The bar chart is tailored to global interpretations. While other graphs can be used locally and globally, bar graphs summarize the overall importance of features (or feature interactions) by showing average absolute shapley (or interactions) values in all cases. In Shapiq, it highlights the largest average contribution of the interaction. Check The complete code is here.

explanations = []
explainer = shapiq.TreeExplainer(model=model, max_order=2, index="k-SII")
for instance_id in tqdm(range(20)):
    x_explain = x_test[instance_id]
    si = explainer.explain(x=x_explain)
    explanations.append(si)
shapiq.plot.bar_plot(explanations, feature_names=feature_names, show=True)

“Distance” and “Horsepower” are the most influential features overall, meaning they have the greatest personal impact on the model’s predictions. This is evident from the high average absolute sapli interaction values in the bar chart.

Furthermore, when looking at second-order interactions (i.e. how the two features interact), combining “Horsepower × Weight” and “Distance × Horsepower” shows significant joint effects. Their combined attribution is approximately 1.4, indicating that these interactions play an important role in shaping the predictions of the model, rather than contributing each function individually. This highlights the nonlinear relationship between features in the model.

Check The complete code is here.

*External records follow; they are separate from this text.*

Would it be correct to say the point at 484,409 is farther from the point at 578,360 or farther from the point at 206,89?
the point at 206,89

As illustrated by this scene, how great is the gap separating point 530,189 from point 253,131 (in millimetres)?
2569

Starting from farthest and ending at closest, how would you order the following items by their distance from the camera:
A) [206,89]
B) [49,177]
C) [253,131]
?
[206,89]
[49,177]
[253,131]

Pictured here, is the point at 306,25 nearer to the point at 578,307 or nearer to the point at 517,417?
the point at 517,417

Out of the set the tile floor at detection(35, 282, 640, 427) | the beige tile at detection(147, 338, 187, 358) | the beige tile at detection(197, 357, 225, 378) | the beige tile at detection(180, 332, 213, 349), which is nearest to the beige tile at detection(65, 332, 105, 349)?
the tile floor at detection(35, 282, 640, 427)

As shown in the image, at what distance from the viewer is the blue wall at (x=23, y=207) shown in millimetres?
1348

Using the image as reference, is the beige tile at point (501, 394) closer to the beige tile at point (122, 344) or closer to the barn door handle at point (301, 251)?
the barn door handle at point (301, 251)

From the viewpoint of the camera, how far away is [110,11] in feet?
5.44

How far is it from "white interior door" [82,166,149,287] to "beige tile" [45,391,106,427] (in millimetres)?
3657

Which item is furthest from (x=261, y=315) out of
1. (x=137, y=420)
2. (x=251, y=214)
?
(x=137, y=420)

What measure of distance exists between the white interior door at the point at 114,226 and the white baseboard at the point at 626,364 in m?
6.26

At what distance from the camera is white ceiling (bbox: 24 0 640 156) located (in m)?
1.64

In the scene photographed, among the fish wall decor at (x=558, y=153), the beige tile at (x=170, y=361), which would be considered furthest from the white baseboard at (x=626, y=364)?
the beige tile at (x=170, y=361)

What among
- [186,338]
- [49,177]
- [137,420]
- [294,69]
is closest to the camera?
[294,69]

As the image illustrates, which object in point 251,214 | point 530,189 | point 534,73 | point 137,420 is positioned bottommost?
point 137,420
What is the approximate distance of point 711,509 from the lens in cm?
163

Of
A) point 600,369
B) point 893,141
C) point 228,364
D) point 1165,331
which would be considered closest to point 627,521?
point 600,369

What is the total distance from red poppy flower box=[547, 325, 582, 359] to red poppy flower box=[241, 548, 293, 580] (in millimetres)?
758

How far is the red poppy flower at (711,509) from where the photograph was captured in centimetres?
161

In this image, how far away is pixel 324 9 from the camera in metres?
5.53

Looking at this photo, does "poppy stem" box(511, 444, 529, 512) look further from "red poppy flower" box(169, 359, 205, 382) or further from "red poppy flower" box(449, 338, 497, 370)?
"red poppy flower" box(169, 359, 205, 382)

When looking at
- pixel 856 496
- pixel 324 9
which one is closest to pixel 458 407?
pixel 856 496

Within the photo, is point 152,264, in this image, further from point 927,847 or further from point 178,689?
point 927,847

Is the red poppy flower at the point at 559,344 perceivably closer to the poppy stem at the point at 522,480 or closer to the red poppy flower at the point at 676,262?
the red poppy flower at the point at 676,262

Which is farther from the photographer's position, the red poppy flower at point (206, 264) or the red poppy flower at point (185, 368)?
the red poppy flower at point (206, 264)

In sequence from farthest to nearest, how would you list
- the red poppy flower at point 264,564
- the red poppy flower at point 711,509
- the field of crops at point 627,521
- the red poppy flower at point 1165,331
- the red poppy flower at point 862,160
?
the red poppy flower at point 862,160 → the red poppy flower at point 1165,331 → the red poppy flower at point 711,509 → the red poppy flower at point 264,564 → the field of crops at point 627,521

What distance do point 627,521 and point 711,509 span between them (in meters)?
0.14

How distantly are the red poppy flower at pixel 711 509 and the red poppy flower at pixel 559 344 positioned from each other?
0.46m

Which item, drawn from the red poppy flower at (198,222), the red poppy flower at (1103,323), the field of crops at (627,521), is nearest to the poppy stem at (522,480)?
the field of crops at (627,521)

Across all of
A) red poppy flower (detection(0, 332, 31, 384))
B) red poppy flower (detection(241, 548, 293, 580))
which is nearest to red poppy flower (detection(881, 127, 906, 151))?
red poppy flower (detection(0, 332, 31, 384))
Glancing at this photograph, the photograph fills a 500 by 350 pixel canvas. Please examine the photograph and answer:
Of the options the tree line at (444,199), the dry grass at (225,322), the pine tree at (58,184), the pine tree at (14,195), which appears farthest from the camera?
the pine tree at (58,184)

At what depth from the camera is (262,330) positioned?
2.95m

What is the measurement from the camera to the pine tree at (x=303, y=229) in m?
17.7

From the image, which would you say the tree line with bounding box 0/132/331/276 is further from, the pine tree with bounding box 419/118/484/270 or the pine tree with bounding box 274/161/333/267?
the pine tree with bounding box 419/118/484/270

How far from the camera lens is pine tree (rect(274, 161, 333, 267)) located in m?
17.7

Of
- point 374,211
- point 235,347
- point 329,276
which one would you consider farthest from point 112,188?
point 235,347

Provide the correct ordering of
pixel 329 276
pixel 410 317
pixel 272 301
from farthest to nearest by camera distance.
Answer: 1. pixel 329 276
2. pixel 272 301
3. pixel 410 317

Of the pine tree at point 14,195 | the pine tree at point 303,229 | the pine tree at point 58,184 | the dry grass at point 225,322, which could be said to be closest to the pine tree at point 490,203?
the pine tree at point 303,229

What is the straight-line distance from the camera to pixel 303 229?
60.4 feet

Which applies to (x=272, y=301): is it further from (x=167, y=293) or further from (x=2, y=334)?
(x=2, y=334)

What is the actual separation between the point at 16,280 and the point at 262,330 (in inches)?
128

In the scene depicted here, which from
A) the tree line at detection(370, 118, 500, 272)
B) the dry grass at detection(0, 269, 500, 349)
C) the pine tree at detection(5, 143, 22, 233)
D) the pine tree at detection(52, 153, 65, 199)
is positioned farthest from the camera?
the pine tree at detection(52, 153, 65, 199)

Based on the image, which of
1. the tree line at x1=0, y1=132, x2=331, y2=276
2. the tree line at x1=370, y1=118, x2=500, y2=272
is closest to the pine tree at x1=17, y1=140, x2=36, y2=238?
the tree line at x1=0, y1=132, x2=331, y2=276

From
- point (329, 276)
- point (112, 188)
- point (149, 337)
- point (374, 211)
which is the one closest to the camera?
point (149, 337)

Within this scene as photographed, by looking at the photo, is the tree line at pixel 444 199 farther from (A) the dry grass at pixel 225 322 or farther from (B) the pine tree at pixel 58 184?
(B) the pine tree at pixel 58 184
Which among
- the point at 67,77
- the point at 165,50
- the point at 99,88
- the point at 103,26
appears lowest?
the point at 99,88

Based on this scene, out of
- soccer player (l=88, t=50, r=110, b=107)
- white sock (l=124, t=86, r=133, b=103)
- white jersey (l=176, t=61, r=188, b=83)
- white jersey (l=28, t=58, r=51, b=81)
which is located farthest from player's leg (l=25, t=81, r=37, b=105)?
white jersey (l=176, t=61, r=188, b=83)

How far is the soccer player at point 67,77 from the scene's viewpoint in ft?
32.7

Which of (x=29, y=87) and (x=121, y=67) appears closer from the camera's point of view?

Check out ours anytime Tutorials, codes and notebooks for github pages. Also, please stay tuned for us twitter And don’t forget to join us 100K+ ml reddit And subscribe Our newsletter.

I am a civil engineering graduate in Islamic Islam in Jamia Milia New Delhi (2022) and I am very interested in data science, especially neural networks and their applications in various fields.